**Document passage**

-- START --

= The Lost Regiment =

Science fiction novel series by William R. Forstchen

The Lost Regiment is a series of eight science fiction novels written by William R. Forstchen.

==Plot==
The plot revolves around a Union Army regiment and an artillery battery from the American Civil War, which got transported to an alien world. The 35th Maine Infantry Regiment and the 44th New York Light Artillery Battery travelled to a different world when a portal emerged from a mysterious electrical storm and their transport ship, the Ogunquit, passed through. The alien world was populated by descendants of medieval Russians (or "Rus"), who still lived at a medieval level of technology. They learned that there were various civilizations on this world made up of descendants of people from various eras of Earth's history.

The Union soldiers eventually discovered that the Russians had been hiding the existence of the Tugar from them. The Tugars were ten-foot-tall aliens with a brutal nomadic culture and technology similar to that of the Earth's late Bronze to early Iron Age. They rode a never-ending circuit around the planet and subjugated the human population in their territory for food. The Tugars visited each human society once a generation and culled part of the population for food so that the humans stay docile, compliant and never advanced enough to challenge them. The Union men were horrified by this revelation and kill the Tugars advanced scouts. They supported a peasant rebellion against the Tugar-appointed lords and begin modernizing Russian society. When the Tugars arrived, they encountered a semi-modern army equipped with cannons and smoothbore muskets. In a hard-fought battle, the humans managed to prevail, weakening the Tugars forever.

-- END --

**Records shown**
-- START --

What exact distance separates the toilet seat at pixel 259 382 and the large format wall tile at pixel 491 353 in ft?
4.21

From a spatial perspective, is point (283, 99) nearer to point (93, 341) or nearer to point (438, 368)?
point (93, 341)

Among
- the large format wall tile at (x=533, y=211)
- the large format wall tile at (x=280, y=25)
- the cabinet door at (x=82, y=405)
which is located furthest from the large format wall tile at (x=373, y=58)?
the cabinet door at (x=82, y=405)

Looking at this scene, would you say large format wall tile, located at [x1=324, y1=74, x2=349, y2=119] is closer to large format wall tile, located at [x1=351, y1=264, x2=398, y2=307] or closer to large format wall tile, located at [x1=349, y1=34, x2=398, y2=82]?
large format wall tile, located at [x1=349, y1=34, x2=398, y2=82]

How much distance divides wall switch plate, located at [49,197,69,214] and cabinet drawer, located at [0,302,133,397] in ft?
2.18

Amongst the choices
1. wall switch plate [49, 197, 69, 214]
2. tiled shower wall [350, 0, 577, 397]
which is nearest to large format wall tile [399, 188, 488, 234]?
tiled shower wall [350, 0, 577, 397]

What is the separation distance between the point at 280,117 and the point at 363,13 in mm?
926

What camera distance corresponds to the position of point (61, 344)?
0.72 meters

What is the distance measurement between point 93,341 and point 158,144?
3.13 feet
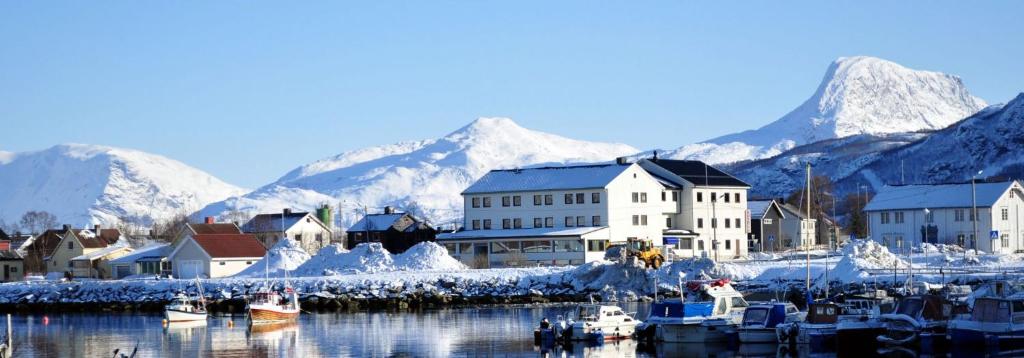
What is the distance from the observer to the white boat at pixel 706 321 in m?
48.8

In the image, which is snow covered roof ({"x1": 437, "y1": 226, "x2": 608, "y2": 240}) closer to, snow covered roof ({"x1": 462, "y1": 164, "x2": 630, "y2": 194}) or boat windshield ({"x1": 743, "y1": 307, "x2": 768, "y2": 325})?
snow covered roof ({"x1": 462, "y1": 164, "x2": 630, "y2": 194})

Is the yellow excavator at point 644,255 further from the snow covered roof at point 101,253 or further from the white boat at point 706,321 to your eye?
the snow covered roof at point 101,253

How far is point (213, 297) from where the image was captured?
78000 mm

-- END --
-- START --

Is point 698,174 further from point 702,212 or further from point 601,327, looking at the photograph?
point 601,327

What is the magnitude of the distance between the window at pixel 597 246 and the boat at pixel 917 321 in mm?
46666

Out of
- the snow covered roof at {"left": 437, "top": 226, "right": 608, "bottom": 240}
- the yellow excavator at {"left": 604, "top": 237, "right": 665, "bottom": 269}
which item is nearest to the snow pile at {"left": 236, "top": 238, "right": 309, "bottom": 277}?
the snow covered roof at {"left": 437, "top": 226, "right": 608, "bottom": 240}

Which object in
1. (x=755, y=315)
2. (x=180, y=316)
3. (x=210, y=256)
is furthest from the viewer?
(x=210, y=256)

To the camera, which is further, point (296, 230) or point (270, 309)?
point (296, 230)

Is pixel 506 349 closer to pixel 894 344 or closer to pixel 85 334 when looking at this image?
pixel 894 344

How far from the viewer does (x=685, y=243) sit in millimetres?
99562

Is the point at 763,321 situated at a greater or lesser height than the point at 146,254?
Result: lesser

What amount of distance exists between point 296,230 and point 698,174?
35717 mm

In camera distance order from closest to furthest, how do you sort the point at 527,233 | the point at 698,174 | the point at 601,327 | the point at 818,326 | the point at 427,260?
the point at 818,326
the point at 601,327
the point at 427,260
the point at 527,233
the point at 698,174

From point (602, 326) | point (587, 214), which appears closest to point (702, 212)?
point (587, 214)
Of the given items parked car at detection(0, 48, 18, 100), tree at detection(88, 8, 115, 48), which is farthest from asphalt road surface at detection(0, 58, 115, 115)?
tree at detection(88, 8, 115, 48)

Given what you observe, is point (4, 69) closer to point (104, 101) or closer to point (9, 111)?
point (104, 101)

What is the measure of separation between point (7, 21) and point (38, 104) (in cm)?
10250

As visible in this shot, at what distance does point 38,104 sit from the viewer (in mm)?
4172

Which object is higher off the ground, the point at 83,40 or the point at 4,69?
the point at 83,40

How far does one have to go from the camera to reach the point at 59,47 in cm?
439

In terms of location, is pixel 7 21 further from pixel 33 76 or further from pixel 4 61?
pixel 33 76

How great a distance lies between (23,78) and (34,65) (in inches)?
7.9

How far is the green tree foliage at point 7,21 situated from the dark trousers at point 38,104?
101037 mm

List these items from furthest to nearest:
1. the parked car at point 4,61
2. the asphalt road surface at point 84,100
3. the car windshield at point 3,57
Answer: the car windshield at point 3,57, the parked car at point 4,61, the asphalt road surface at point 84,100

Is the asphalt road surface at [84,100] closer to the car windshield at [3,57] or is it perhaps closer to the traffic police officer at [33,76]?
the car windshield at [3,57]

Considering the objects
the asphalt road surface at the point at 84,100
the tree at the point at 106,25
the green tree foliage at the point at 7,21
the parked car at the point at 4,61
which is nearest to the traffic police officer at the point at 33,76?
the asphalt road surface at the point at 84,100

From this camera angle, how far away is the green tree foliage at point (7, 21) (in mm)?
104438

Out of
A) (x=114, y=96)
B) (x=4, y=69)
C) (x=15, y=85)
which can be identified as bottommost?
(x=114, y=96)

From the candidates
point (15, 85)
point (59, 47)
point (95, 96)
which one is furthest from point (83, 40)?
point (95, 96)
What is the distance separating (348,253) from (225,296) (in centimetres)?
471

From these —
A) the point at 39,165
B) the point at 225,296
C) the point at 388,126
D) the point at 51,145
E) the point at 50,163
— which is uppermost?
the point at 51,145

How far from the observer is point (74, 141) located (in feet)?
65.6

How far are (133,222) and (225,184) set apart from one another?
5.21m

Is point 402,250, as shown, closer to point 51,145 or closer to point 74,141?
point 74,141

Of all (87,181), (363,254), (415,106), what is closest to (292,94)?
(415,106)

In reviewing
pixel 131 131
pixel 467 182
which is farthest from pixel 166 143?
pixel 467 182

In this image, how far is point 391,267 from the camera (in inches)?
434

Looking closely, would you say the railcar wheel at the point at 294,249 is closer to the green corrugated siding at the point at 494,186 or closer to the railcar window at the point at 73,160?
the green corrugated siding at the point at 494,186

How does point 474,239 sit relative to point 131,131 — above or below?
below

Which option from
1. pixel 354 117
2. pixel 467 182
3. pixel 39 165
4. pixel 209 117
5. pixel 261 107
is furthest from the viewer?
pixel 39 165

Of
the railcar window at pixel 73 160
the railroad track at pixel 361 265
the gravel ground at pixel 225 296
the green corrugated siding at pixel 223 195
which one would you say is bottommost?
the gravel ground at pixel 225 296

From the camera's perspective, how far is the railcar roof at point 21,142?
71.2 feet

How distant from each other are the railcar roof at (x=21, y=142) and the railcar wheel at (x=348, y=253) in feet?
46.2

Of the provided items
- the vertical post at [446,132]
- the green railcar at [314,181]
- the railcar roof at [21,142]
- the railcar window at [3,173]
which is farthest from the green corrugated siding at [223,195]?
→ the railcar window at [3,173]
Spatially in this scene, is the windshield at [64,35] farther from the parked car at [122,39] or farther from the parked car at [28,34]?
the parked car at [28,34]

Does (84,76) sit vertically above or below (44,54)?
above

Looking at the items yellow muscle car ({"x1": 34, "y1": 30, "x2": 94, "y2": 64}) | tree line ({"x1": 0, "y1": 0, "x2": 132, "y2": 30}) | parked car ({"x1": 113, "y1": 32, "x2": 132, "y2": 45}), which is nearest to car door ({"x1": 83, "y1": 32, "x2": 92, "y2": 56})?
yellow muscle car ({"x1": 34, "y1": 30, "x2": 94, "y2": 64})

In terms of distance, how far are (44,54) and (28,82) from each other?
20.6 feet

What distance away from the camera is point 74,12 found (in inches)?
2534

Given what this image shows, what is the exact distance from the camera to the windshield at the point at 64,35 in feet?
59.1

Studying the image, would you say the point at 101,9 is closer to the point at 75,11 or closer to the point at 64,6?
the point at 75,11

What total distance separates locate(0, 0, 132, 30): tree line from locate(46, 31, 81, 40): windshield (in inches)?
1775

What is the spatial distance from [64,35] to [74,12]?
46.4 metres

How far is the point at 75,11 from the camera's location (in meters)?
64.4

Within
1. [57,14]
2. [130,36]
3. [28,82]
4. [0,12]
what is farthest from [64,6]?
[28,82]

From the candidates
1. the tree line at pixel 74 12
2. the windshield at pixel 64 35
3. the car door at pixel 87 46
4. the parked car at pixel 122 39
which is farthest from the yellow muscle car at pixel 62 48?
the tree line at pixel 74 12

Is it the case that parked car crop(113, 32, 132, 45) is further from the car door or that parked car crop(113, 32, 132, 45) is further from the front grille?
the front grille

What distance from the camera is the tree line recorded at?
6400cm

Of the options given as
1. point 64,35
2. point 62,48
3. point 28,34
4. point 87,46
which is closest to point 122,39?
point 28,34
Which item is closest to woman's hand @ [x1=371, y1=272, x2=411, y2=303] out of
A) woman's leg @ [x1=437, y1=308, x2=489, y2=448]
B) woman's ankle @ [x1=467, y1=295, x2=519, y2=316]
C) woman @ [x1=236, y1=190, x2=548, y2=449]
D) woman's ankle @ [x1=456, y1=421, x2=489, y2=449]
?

-- END --

**What to work on**
Write out the entire Lost Regiment text again, word for word.

**Response to this exercise**
= The Lost Regiment =

Science fiction novel series by William R. Forstchen

The Lost Regiment is a series of eight science fiction novels written by William R. Forstchen.

==Plot==
The plot revolves around a Union Army regiment and an artillery battery from the American Civil War, which got transported to an alien world. The 35th Maine Infantry Regiment and the 44th New York Light Artillery Battery travelled to a different world when a portal emerged from a mysterious electrical storm and their transport ship, the Ogunquit, passed through. The alien world was populated by descendants of medieval Russians (or "Rus"), who still lived at a medieval level of technology. They learned that there were various civilizations on this world made up of descendants of people from various eras of Earth's history.

The Union soldiers eventually discovered that the Russians had been hiding the existence of the Tugar from them. The Tugars were ten-foot-tall aliens with a brutal nomadic culture and technology similar to that of the Earth's late Bronze to early Iron Age. They rode a never-ending circuit around the planet and subjugated the human population in their territory for food. The Tugars visited each human society once a generation and culled part of the population for food so that the humans stay docile, compliant and never advanced enough to challenge them. The Union men were horrified by this revelation and kill the Tugars advanced scouts. They supported a peasant rebellion against the Tugar-appointed lords and begin modernizing Russian society. When the Tugars arrived, they encountered a semi-modern army equipped with cannons and smoothbore muskets. In a hard-fought battle, the humans managed to prevail, weakening the Tugars forever.